There’s a particular patch of peach daffodils out front of a favorite old farmhouse I walk past. I wait all year for their bloom. No blooms yet, but I know there’s a measured pace and pattern to growing. Just as I know the apple trees blossom sometime around Mother’s Day and the peonies a week or so after that, I know nature takes its own sweet time with no regard for human opinion or hope. Those peach daffydowndillies are late bloomers is all, and if pleasures like these awoke all at once, they’d be done and over, there and gone before I knew it. Too much, too soon is never a good thing.
Beyond the old farmhouse I can hear the rush and tumble of a usually slow and humble creek all proud and boisterous after this week’s Nor’easter. I’m on the watch for baby ducks paddling single file in the quieter water below the falls, or if we’re lucky, maybe some goslings too. Just to smell fresh water and first-mown grass feels almost impossible somehow.
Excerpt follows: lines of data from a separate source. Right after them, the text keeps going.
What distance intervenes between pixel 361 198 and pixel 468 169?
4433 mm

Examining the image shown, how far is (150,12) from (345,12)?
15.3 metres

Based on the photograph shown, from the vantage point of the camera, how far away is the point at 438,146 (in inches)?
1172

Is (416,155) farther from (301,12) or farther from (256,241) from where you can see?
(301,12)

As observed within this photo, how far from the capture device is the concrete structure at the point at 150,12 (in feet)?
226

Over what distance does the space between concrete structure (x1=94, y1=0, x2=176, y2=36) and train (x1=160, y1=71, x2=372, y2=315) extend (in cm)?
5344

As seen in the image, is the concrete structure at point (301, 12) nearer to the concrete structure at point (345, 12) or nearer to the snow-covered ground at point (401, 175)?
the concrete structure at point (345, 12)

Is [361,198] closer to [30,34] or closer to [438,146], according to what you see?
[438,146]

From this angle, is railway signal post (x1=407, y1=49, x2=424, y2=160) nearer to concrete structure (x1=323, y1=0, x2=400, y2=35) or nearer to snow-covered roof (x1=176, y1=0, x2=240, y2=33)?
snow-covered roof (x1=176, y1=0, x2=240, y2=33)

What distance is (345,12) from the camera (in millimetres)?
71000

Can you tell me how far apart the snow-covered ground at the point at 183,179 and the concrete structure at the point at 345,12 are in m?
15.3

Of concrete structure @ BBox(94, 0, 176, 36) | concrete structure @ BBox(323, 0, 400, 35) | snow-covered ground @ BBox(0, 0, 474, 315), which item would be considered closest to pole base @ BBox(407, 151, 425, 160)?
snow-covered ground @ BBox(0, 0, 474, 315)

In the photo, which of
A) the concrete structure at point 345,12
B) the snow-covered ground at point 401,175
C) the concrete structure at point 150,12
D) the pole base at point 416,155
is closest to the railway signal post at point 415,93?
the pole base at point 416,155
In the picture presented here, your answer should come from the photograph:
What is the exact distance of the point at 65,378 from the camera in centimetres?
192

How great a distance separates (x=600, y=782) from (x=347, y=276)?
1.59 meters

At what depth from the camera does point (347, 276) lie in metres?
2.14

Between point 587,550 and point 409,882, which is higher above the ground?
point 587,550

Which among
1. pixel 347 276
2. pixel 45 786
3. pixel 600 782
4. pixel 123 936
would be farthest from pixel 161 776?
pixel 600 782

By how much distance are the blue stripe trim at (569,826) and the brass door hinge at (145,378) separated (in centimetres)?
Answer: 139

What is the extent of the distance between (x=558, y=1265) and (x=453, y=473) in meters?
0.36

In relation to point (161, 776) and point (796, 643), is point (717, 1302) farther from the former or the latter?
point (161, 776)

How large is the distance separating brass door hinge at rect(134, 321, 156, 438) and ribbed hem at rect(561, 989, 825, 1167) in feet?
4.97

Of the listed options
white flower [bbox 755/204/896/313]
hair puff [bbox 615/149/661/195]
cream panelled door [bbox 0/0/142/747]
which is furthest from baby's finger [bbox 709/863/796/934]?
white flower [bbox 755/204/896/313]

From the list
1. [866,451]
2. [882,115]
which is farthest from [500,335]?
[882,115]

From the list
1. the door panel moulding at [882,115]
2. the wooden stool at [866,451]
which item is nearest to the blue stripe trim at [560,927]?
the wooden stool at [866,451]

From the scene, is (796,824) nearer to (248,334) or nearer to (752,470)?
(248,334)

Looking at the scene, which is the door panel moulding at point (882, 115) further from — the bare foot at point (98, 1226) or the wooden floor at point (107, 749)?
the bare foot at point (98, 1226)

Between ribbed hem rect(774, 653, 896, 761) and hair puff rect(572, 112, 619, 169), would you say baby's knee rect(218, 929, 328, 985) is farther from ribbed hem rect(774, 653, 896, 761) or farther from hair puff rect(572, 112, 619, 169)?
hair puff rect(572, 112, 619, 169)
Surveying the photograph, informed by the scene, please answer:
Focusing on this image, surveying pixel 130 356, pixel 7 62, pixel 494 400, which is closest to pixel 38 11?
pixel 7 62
Wasn’t it snowing and cold only yesterday?
My silly watch measures my walk and my much slower-than-normal pace, once in awhile messaging: Are you done with your workout? I’m sure it wonders why on earth I’m walking so slowly.
As if that requires explanation.
I’m witness to the greening of grass, the golding of weeping willows, and the arrival of a New England spring. A privilege. A blessing. A miracle.